教育・子育て

県松本盲学校の清水冴恭さん 弁論全国大会に出場へ

関東甲信越大会で優勝した清水さん(右)と指導した下島教諭

 県松本盲学校高等部普通科3年・清水冴恭さん(17)は、このほど開かれた関東甲信越地区盲学校弁論大会で優勝し、全国大会への出場を決めた。中等部の頃に経験した祖母との死別を転機に成長してきた歩みを堂々と語り、高評価を得た。同校では22年ぶりの快挙となる大舞台に向け、内容や話術に磨きをかけている。
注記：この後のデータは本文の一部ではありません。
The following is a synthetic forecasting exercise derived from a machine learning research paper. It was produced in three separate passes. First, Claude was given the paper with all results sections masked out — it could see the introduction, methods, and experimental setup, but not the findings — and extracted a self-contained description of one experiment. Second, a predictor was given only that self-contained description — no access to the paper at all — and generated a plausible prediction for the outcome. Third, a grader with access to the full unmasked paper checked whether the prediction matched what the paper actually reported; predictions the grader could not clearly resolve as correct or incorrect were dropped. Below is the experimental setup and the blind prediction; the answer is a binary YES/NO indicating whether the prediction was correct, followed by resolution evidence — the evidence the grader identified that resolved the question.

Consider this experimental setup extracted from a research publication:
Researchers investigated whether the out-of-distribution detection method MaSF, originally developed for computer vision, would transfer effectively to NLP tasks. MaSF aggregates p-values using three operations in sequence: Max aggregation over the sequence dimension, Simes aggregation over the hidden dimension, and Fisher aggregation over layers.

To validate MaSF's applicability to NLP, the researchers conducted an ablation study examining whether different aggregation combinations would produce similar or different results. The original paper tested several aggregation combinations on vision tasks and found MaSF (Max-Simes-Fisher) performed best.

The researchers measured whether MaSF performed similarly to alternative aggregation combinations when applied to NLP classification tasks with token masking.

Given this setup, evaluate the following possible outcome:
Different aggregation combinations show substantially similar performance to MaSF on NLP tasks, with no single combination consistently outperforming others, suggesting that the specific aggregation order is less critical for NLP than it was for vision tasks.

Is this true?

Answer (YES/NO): NO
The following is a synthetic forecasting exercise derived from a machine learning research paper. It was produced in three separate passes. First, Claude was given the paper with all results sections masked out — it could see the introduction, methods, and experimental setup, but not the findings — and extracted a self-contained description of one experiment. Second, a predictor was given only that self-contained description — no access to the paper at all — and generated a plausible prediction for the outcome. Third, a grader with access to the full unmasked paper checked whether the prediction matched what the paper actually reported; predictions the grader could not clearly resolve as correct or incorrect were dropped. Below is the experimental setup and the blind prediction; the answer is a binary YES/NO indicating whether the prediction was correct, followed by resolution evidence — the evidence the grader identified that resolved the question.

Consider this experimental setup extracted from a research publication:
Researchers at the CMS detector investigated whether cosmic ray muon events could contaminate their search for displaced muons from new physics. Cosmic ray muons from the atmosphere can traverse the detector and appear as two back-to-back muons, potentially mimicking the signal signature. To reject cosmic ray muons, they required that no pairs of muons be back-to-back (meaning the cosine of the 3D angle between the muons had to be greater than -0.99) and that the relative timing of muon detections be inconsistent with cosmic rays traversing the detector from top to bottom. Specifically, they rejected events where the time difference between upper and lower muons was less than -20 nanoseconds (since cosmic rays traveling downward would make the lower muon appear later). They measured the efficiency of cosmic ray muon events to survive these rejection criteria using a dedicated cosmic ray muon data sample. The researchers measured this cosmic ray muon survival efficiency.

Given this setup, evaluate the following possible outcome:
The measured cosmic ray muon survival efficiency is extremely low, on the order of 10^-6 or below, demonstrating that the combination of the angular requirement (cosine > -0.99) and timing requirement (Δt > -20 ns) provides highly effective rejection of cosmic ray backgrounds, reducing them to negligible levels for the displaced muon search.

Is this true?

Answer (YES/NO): NO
 清水さんは生まれたときに緑内障と診断され、弱視がある。弁論は「おばあちゃんに感謝」と題し、幼い頃から過保護に感じるほど世話をしてくれ、3年前に突然他界した祖母への感謝や後悔などを素直に表した。
 障害に関係なくさまざまなことができる姿を見せたかったものの、祖母に心配されてできずにうらめしくも思っていた複雑な心境を明かし、今はできることを積極的に意思表示するようになったと紹介。障害者の視点で暮らしやすい社会づくりに貢献したいと松本大学への進学を希望しており、自立して生活する姿を家族に見せることが夢だとした。
 5月の校内選考で代表となり、国語の下島優作教諭(32)の指導で伝わりやすい言葉を選び、めりはりを付けた話し方を試行錯誤してきた。12人が出場した関東甲信越大会ではレベルの高さに圧倒されつつも、共感する内容が多かったという。祖母は「客席で見てくれていたかな」と感じた。
 清水さんは「本当に頑張ってきたので、報われてうれしい」と喜び、10月に秋田市で開かれる全国大会に向け「見合う発表ができるよう準備したい。自分の思いがより多くの人に伝わればうれしい」と意気込んでいる。